One of the biggest traditions for Chinese people over the holiday is spending time with family. Indeed, the time surrounding Chinese New Year, also known as the Spring Festival, is considered the largest yearly human migration in the world, as millions leave the cities to travel to their hometowns to relax and celebrate. Those who don’t go home typically travel, within the mainland or abroad, with millions of more people flooding cities, such as Shanghai and Beijing, to see the sites. Though it can be a bit eerie to walk empty streets in cities normally filled with tens of millions, it can also be peaceful and should not be taken for granted.

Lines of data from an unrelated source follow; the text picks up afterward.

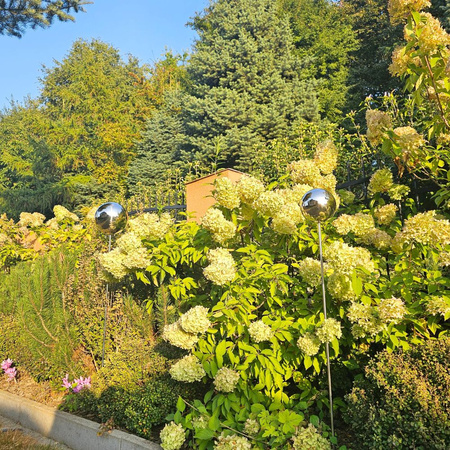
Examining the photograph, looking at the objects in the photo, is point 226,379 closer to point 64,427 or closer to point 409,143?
point 64,427

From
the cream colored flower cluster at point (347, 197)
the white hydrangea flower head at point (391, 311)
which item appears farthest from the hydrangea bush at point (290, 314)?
the cream colored flower cluster at point (347, 197)

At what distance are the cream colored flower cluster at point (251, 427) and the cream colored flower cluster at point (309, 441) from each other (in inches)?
9.3

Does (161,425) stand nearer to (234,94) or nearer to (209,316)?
(209,316)

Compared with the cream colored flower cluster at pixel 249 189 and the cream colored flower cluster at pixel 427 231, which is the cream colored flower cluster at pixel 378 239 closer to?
the cream colored flower cluster at pixel 427 231

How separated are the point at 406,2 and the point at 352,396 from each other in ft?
8.19

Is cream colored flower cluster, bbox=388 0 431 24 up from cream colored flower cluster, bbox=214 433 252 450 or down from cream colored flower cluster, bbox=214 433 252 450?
up

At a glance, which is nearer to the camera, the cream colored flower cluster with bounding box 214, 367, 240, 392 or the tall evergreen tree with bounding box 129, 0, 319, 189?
the cream colored flower cluster with bounding box 214, 367, 240, 392

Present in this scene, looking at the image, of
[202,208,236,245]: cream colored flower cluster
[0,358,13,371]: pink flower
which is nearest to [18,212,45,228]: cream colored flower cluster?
[0,358,13,371]: pink flower

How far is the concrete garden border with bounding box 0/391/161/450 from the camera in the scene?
297 centimetres

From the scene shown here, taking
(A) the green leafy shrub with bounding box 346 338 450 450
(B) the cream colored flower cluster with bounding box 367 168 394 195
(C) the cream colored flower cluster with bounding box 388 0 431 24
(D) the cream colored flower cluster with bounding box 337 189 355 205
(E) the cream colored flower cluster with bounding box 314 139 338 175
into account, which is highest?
(C) the cream colored flower cluster with bounding box 388 0 431 24

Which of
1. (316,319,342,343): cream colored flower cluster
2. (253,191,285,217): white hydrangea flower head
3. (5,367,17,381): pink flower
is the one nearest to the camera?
(316,319,342,343): cream colored flower cluster

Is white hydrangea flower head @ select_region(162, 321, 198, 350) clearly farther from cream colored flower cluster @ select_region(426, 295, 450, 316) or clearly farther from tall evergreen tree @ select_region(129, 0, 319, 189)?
tall evergreen tree @ select_region(129, 0, 319, 189)

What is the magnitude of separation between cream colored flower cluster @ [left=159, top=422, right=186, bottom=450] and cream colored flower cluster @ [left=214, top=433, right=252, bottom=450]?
0.87 ft

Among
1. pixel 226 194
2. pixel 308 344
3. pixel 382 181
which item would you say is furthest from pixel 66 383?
pixel 382 181
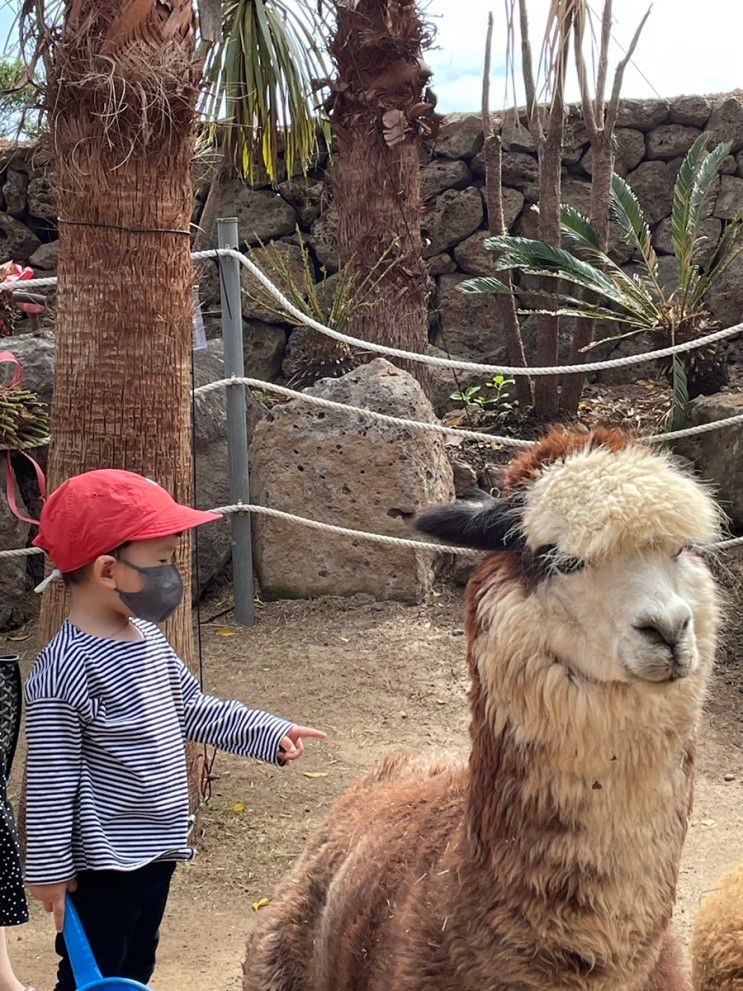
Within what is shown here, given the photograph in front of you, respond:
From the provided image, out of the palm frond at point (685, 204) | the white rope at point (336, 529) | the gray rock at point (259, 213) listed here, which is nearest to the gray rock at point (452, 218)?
the gray rock at point (259, 213)

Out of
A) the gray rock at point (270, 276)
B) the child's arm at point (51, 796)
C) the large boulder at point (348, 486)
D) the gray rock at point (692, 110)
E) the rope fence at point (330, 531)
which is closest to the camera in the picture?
the child's arm at point (51, 796)

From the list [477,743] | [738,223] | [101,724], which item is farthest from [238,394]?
[738,223]

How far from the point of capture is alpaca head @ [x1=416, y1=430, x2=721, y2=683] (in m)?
2.01

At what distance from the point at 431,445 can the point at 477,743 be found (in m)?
4.39

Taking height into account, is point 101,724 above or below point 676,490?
below

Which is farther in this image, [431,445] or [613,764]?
[431,445]

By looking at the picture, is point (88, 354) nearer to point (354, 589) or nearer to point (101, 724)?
point (101, 724)

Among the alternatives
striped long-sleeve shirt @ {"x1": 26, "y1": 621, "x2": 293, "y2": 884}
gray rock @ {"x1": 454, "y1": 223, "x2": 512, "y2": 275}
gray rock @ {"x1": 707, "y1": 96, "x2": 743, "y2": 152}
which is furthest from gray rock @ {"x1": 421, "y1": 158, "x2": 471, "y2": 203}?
striped long-sleeve shirt @ {"x1": 26, "y1": 621, "x2": 293, "y2": 884}

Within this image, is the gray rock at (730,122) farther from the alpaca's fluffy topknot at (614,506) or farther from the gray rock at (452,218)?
the alpaca's fluffy topknot at (614,506)

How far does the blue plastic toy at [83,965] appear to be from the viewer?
224 centimetres

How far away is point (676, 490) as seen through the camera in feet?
6.95

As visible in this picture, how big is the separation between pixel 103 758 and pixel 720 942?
1511 mm

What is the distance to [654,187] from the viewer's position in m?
10.8

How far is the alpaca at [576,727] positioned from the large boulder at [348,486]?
13.3 ft
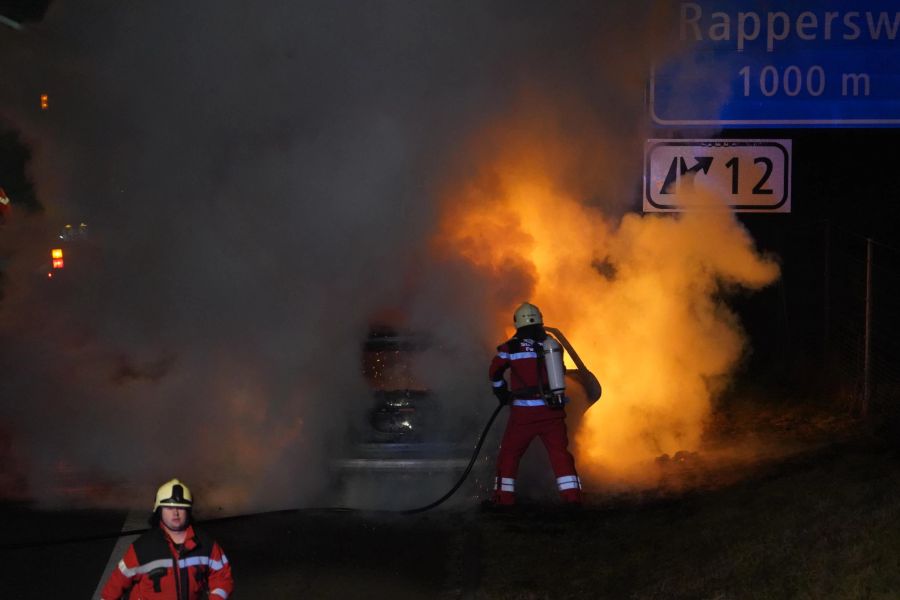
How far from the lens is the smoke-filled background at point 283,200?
7.88 m

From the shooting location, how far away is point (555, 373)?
7238 mm

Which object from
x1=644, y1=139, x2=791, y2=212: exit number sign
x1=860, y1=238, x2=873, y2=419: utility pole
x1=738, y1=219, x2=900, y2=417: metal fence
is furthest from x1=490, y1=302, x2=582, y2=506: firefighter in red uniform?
x1=860, y1=238, x2=873, y2=419: utility pole

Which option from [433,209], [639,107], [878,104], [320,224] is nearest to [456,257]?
[433,209]

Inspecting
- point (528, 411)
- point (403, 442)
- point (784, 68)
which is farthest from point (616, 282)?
point (403, 442)

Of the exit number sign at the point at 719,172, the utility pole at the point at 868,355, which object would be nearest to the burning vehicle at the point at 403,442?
the exit number sign at the point at 719,172

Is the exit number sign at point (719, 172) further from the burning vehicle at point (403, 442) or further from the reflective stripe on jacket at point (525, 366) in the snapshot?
the reflective stripe on jacket at point (525, 366)

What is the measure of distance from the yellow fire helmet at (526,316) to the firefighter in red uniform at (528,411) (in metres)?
0.13

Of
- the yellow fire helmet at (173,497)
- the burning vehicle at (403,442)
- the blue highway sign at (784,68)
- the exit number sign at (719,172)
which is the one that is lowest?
the burning vehicle at (403,442)

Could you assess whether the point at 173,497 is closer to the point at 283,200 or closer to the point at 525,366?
the point at 525,366

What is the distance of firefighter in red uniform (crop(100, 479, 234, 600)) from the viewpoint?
13.7 ft

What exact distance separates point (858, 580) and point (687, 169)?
492 cm

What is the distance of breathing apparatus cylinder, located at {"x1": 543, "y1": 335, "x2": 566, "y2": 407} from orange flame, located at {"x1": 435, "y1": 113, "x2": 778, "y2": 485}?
884 mm

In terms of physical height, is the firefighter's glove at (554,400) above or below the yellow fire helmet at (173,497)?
below

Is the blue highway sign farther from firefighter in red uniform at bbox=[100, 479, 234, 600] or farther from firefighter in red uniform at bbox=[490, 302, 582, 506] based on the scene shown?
firefighter in red uniform at bbox=[100, 479, 234, 600]
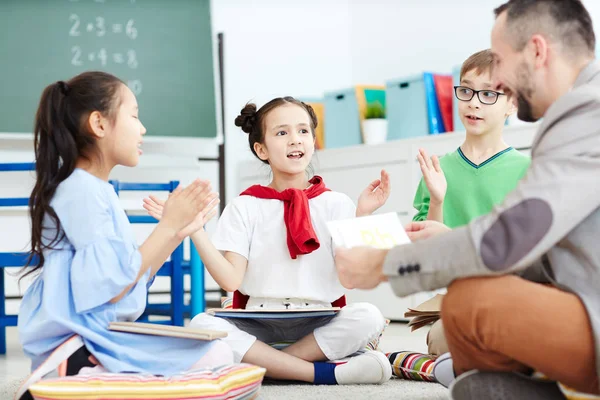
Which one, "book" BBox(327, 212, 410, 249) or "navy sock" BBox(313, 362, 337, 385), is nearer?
"book" BBox(327, 212, 410, 249)

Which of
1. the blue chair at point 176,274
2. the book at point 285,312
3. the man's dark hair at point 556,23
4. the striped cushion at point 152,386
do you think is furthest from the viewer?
the blue chair at point 176,274

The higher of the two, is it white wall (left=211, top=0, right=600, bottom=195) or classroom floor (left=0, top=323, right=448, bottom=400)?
white wall (left=211, top=0, right=600, bottom=195)

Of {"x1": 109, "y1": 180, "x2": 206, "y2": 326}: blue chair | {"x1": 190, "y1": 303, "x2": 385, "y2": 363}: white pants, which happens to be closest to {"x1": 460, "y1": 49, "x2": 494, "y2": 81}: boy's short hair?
{"x1": 190, "y1": 303, "x2": 385, "y2": 363}: white pants

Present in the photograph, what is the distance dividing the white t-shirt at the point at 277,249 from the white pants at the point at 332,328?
0.07 m

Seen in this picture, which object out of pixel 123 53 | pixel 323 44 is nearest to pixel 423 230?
pixel 123 53

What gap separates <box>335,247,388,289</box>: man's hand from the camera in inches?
48.8

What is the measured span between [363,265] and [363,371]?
28.6 inches

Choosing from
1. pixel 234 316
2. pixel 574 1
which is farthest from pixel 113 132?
pixel 574 1

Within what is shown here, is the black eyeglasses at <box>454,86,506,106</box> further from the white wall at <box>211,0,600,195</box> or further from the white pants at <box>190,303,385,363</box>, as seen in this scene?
the white wall at <box>211,0,600,195</box>

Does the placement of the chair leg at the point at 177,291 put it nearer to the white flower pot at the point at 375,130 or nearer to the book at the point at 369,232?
the white flower pot at the point at 375,130

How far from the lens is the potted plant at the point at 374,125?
12.5ft

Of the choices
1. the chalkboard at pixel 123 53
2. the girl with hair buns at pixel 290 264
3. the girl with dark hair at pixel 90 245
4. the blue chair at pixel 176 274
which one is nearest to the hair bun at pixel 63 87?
the girl with dark hair at pixel 90 245

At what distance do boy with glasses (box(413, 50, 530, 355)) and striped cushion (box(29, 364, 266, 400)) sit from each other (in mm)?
686

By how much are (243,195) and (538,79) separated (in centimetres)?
110
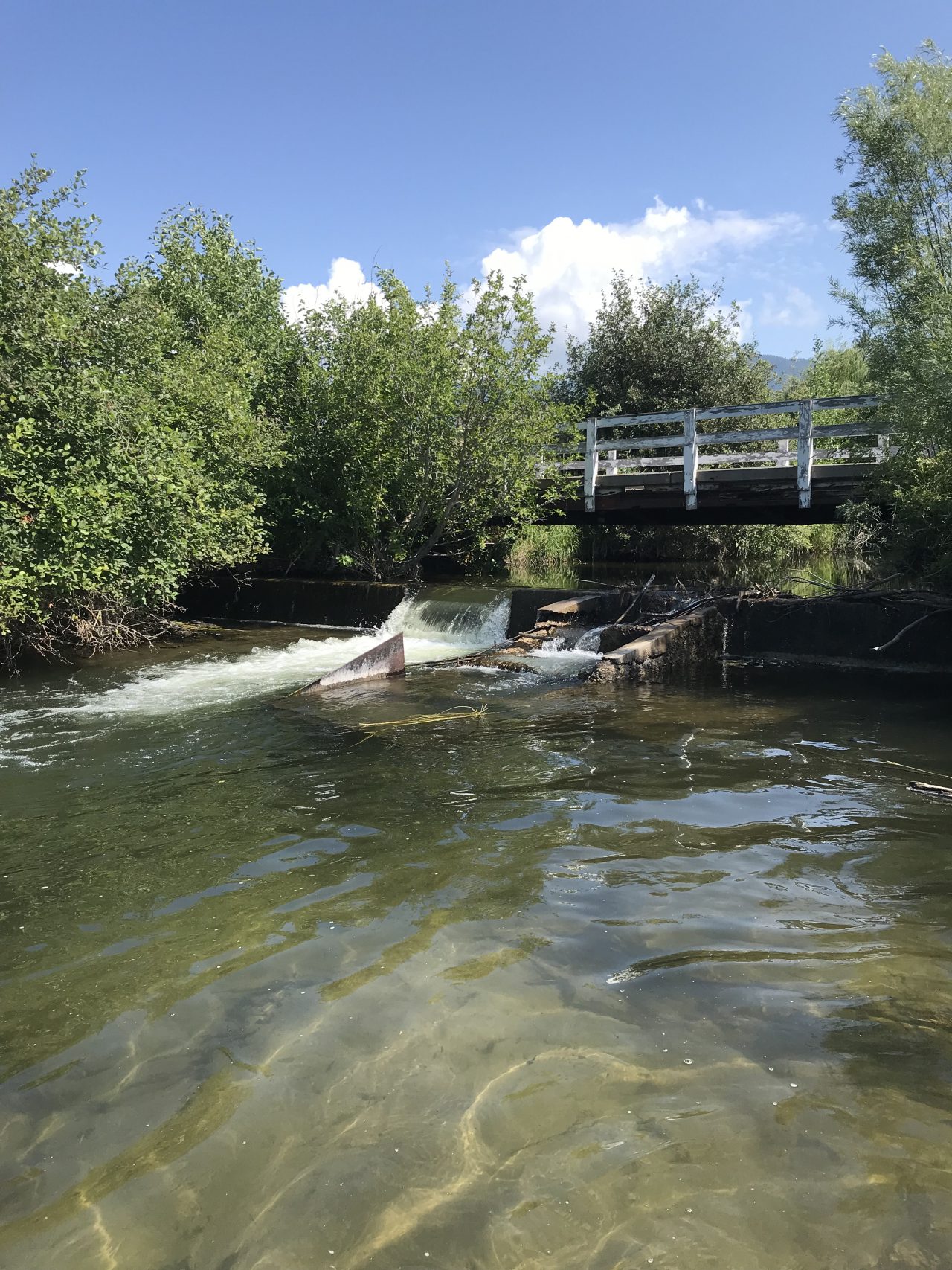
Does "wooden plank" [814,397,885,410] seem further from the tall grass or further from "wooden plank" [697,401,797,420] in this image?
the tall grass

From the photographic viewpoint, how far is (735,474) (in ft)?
56.5

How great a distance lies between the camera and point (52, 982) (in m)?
3.64

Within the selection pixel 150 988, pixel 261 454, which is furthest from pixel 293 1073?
pixel 261 454

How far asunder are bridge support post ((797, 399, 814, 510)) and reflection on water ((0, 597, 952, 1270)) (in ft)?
34.6

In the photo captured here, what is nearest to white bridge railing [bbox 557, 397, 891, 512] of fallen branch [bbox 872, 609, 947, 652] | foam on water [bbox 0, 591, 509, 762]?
fallen branch [bbox 872, 609, 947, 652]

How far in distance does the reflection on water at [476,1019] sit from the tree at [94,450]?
4.78m

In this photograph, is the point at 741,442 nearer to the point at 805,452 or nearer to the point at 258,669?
the point at 805,452

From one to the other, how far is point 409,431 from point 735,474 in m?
7.02

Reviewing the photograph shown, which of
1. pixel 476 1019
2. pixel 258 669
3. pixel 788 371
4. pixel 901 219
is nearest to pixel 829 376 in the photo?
pixel 788 371

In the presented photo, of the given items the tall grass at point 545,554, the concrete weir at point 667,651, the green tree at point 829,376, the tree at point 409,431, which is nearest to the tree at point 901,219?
the concrete weir at point 667,651

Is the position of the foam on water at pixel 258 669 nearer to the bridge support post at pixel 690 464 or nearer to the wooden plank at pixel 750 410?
the bridge support post at pixel 690 464

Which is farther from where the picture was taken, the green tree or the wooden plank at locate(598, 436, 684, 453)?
the green tree

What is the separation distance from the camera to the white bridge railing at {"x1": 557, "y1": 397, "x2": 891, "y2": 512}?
15492mm

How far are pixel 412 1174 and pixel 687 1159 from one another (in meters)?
0.82
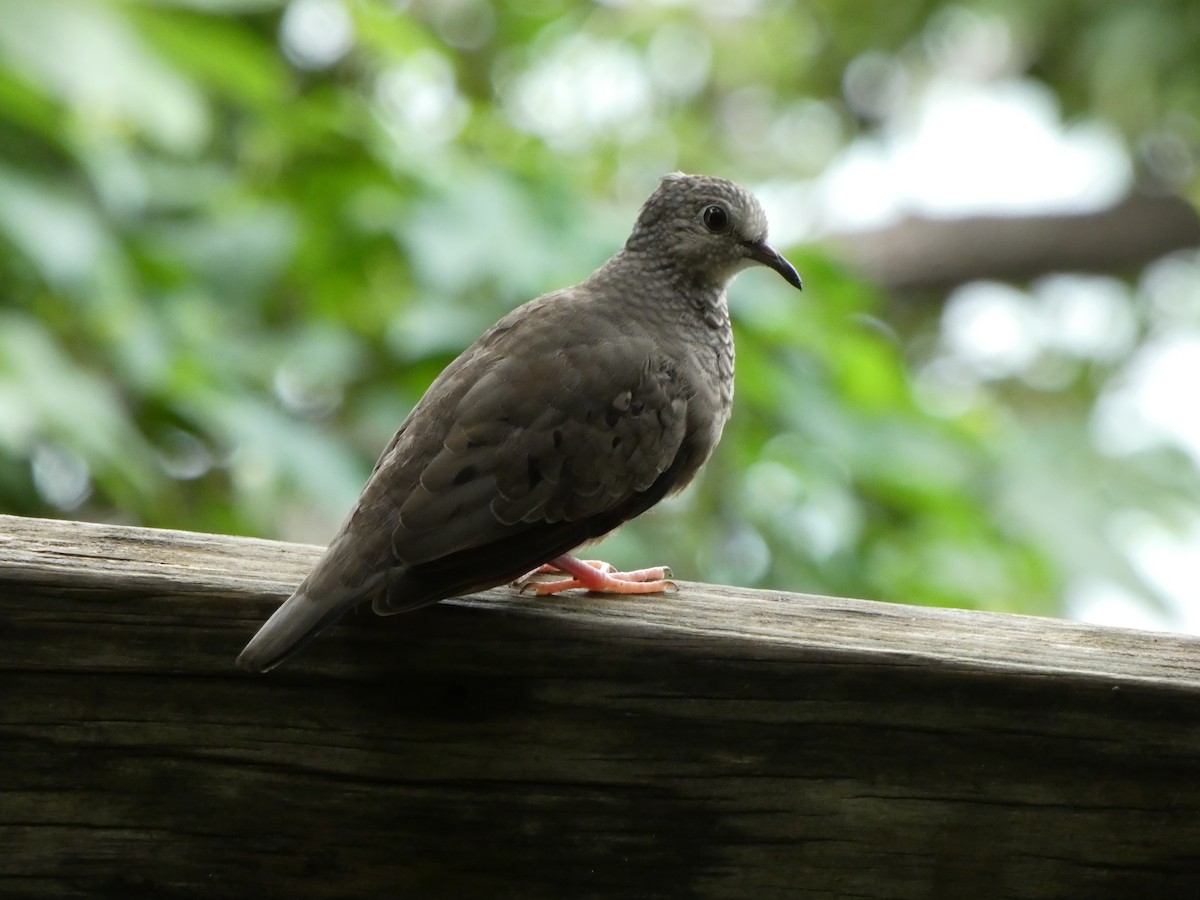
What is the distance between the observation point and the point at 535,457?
235 cm

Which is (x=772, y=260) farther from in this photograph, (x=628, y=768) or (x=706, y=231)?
(x=628, y=768)

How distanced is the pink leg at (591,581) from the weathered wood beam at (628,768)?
1.13ft

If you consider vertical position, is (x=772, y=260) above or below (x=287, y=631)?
above

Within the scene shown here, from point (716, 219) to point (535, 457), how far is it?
105 centimetres

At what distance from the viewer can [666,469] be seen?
8.70 feet

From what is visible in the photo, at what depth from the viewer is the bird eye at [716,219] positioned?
10.4 ft

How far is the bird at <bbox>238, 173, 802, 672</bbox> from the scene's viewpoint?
→ 2014 millimetres

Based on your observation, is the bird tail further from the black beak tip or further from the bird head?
the black beak tip

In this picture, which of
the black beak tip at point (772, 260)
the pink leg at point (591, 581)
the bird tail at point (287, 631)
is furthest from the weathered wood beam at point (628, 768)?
the black beak tip at point (772, 260)

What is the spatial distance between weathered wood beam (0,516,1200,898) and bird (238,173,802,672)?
162 millimetres

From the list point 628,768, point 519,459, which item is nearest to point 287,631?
point 628,768

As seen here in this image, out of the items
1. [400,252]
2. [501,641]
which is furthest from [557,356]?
[400,252]

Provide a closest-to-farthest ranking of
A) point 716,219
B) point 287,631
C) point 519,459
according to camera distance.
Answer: point 287,631, point 519,459, point 716,219

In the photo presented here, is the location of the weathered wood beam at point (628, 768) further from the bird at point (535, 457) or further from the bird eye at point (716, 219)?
the bird eye at point (716, 219)
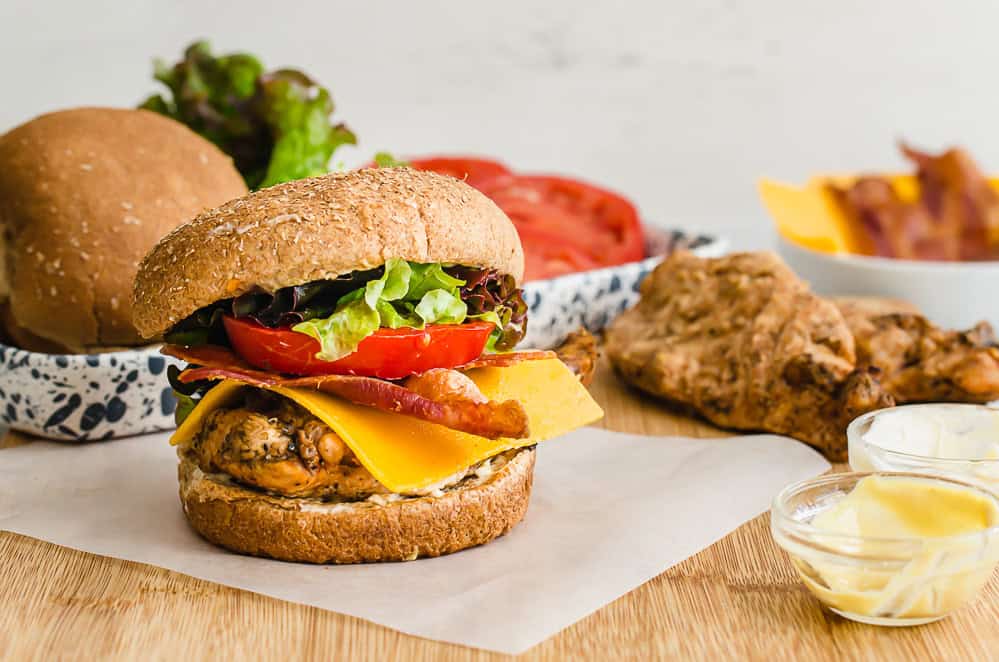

With so many traveling during the holiday, tourist hot spots like Hangzhou’s West Lake or Xi’an’s Terracotta Warriors are more packed than ever. There’s a Chinese idiom that aptly describes such a phenomenon: 人山人海, literally “People Mountain People Sea.” If all you hope to “sea” during your trip is hordes of people, then brace yourself and climb the Great Wall, everyone else be damned. But if claustrophobia isn’t for you, it’s best to stick to the less popular tourist attractions.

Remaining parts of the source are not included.